Alan Klein (Alan@klein.net)
Wed, 12 Apr 2000 23:41:10 -0400
I, of course, believe that democratic schools work for all kinds of people.
I don't, however, necessarily agree that the question has to have a
racist/classist assumption behind it. I, for one, believe that a diverse
environment is a healthier environment. It seems to work in the world of
flora and fauna and I believe it works in the human world, as well.
Would I give up freedom for diversity? No. But, all other things being
equal, if I had a choice between two SVS's and one had a more diverse School
Meeting population, I would choose that one.
I also think that it is not enough to open one's door and say, "All may
enter." There are many cultural, political, economic, sociological,
psychological, historical, and other forces at work in our society that keep
racial and ethnic groups apart. I believe that it takes concerted effort to
overcome those forces (with the goal of making it truly possible for
individuals to choose freely with whom they associate.) Am I for mandating
that democratic schools apply such concerted effort? No. But I would (and
have) make an attempt as a School Meeting member to have the school allocate
some energy and resources to such an effort, just as I would (and have) made
similar attempts (some successful, others not) in favor of other motions at
School Meetings for a wide variety of resource allocations.

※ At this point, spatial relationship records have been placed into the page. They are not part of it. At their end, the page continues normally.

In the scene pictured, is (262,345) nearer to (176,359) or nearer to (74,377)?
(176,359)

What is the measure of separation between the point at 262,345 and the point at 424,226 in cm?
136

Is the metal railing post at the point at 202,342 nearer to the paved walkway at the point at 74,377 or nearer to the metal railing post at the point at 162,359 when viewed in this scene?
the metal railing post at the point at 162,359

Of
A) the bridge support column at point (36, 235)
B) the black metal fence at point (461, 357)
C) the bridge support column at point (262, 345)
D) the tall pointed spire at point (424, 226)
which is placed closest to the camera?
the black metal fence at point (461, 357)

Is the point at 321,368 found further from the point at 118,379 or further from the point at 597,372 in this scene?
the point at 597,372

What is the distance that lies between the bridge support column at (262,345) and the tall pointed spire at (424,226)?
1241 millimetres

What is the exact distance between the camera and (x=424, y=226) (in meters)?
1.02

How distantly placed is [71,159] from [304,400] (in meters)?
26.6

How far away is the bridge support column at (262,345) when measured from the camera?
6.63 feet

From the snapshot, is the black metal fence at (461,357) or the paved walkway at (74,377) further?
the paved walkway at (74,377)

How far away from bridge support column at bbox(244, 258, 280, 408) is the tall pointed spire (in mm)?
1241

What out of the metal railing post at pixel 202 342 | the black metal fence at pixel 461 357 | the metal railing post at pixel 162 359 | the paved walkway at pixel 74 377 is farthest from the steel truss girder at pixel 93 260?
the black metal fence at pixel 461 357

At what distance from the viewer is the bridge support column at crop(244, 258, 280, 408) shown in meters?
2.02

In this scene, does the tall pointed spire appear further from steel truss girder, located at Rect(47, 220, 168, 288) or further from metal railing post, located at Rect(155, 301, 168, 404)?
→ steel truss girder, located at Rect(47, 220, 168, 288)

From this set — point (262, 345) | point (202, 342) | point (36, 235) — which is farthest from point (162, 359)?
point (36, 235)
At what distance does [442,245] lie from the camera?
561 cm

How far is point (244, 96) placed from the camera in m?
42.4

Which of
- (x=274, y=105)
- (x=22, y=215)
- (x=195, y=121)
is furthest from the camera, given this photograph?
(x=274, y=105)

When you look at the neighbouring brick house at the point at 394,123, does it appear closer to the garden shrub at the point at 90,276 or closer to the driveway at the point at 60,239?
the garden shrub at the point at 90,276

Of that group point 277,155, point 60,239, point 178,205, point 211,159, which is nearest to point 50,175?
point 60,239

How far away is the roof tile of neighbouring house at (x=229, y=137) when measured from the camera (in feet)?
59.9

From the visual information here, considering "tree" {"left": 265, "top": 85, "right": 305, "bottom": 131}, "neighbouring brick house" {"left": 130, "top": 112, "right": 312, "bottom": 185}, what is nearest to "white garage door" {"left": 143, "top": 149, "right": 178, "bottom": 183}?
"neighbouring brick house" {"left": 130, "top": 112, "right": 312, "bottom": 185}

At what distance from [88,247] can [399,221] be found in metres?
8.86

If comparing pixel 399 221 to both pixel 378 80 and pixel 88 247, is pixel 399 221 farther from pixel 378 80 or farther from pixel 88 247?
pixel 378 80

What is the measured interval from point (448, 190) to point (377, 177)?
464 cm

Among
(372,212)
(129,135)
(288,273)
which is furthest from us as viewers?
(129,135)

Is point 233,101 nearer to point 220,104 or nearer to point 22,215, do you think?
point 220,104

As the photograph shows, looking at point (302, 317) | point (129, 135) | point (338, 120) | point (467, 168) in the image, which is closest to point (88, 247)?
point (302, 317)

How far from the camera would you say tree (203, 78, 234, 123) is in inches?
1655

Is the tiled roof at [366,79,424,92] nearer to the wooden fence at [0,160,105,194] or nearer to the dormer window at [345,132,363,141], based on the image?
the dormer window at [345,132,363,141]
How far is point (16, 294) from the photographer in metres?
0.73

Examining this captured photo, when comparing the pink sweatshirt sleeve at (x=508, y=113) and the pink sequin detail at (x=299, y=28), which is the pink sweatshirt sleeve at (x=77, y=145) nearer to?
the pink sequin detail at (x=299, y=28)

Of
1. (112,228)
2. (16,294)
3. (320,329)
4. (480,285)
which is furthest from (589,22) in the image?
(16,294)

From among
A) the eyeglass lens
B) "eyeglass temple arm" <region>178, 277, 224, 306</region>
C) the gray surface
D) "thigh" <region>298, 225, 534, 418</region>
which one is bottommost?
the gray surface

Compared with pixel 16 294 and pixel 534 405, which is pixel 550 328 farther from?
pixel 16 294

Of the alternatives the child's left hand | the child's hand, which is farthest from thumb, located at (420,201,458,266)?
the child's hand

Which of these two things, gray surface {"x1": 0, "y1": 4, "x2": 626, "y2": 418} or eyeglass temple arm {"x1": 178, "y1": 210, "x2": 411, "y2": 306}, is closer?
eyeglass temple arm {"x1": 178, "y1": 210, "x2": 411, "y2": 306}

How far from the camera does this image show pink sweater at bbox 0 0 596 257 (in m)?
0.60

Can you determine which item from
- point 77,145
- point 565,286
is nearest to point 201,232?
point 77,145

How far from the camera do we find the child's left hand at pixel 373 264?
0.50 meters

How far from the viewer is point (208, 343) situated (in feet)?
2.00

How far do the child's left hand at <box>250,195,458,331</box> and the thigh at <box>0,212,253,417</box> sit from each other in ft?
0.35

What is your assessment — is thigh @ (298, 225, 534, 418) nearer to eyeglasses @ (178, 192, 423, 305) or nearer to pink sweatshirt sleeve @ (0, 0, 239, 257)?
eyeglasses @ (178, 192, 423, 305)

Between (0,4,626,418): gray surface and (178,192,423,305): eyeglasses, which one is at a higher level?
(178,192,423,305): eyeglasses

----- Original Message -----
From: Scott Gray <firstname.lastname@example.org>
> Good point.
> I'll admit that I was being evasive. I tend to be very bothered by that
> particular question, because it often carries with it a racist/classist
> assumption -- that a school which works for white middle class kids (which
> they assume we have) would not necessarily work for other kids. Of course
> you and I know that liberty is JUST AS IMPORTANT to ethnic minorities as
> it is to ethnic majorities. I have trouble bringing myself to validate
> that question with a straight answer -- I would much rather that the asker
> realize that the question is usually irrelevent. The problem is, people
> ask that question because they think it is a "thoughtful" question which
> takes minorities' needs into account -- and I don't really feel like
> either answering the question OR telling them that I think they are taking
> a stand that assumes a racist position.